Where Linux's load average comes from in the kernel
Suppose, not hypothetically, that you have a machine that periodically has its load average briefly soar to relatively absurd levels for no obvious reason; the machine is normally at, say, 0.5 load average but briefly spikes to 10 or 15 a number of times a day. You would like to know why this happens. Capturing 'top' output once a minute doesn't show anything revealing, and since these spikes are unpredictable it's difficult to watch top continuously to possibly catch one in action. A starting point is to understand how the Linux kernel puts the load average together.
(This is on a multi-user login machine with a lot of people logged in, so one obvious general hypothesis is that there is some per-user background daemon or process that periodically wakes up and sometimes they're all synchronized together, creating a brief load spike as they all try to get scheduled and run at once.)
The core calculations are in kernel/sched/loadavg.c.
As lots of things will tell you, the load average is "an exponentially
decaying average" of a series of instantaneous samples. These samples
are taken at intervals of
LOAD_FREQ (currently set to 5 seconds
To simplify a complicated implementation, the samples are the sum
of the per-CPU counts of the number of running tasks and uninterruptible
tasks (nr_running and nr_uninterruptible). The every five
second load average calculation doesn't compute these two counts
on the fly; instead they're maintained by the general kernel
scheduling code and then sampled. This means that if we somehow hook into
this periodic sampling with things like eBPF, we can't see the exact tasks
and programs involved in creating the load average; more or less the best
we could do would be to see the total numbers at each sample.
(This would already tell us more information than is generally exposed by 'top' and the load average; if nothing else, it might tell us how fast the spike happens, how high it reaches, and whether it's running tasks or tasks waiting on IO.)
When a task adds to or reduces the number of uninterruptible tasks is somewhat accessible.

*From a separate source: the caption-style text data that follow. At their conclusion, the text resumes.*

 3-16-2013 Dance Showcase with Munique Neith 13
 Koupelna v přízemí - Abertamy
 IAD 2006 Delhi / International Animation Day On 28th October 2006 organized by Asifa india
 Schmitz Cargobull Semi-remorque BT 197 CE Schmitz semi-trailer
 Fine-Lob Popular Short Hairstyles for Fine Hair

A task exits this state in ttwu_do_activate() in kernel/sched/core.c under conditions that are probably accessible to eBPF. A task increases the number of uninterruptible tasks in the depths of __schedule(), depths which don't seem amenable to hooking by eBPF; however I think you might be able to conditionally hook deactivate_task() to record this.
As you might expect, tasks become runnable or stop being runnable all somewhat all over the place, and the code that tracks and implements this is distributed around a number of kernel functions, some of them inlined ones from headers (plus, the kernel has more than one scheduler). It's not clear to me if there's any readily accessible eBPF tracepoints or kernel functions that could be used to hook into when a particular task becomes runnable or stops being runnable. There does seem to be a scheduler tracepoint for when this number changes, but I'm not certain if you can extract the task information from the tracepoints (and I think sometimes a number of tasks can become runnable all at once).

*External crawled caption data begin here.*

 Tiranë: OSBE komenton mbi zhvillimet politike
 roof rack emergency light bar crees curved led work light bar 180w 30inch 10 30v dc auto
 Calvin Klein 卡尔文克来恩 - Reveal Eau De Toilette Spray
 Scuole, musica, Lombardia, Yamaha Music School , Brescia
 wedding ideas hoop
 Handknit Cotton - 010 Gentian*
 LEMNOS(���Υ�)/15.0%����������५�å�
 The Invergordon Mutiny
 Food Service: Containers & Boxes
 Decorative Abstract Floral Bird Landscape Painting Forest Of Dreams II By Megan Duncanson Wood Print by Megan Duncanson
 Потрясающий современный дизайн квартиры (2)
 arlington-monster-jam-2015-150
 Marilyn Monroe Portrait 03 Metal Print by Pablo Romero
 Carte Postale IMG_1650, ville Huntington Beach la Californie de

The current instant value of nr_running is exposed in /proc/loadavg, as covered in proc(5), and as a result often makes it into metrics systems. I don't think nr_uninterruptible is exposed anywhere that's readily accessible. However, cgroups v1 does report it through the general taskstats accounting interface, sort of per cgroupstats.rst, with the disclaimer that I'm not sure how this interacts with systemd's cgroups stunts. The kernel's tools/accounting/getdelays.c does seem to work system-wide, if you run it as eg 'getdelays -C /sys/fs/cgroup/cpu,cpuacct', but you need to build the right version of it; the version in the kernel's current source tree may not compile on older kernels.

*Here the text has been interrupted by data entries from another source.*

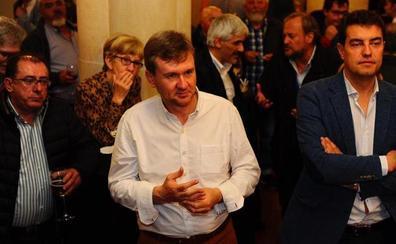 El PP de Burgos intentará llegar a acuerdos con Cs y Vox para poder gobernar el Ayuntamiento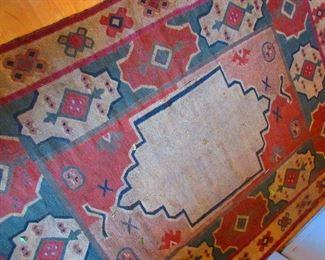 Vintage Flat Weave Rug  $325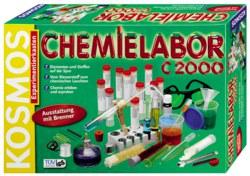 064-640125 Chemielabor C 2000 Kosmos, ab
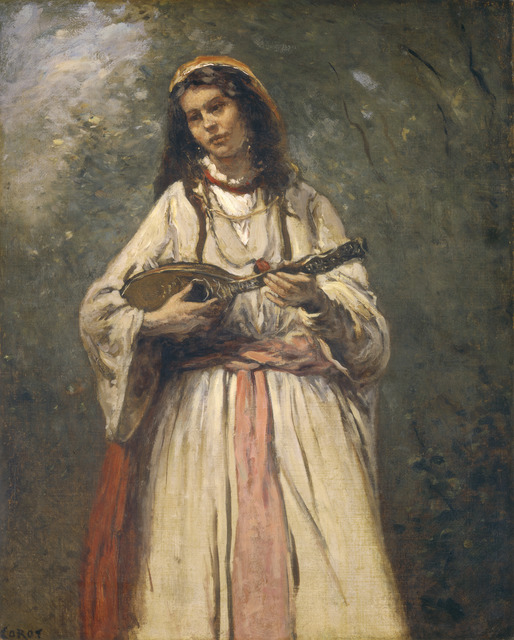Jean-Baptiste-Camille Corot, 'Gypsy Girl with Mandolin', ca. 1870, National Gallery of Art, Washington, D.C.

Having gone through all of this, what I've learned is that tracing this area with eBPF is probably too much work, but we could probably get a fair with dumping basic process information every few seconds, since the load average is only updated every five seconds or so and what matters is the current state of things close to that time. Sadly I don't think the kernel offers a way to get a bulk dump of current processes and their states, say via netlink; instead I think you have to go through /proc yourself (or let ps do it with an appropriate output format).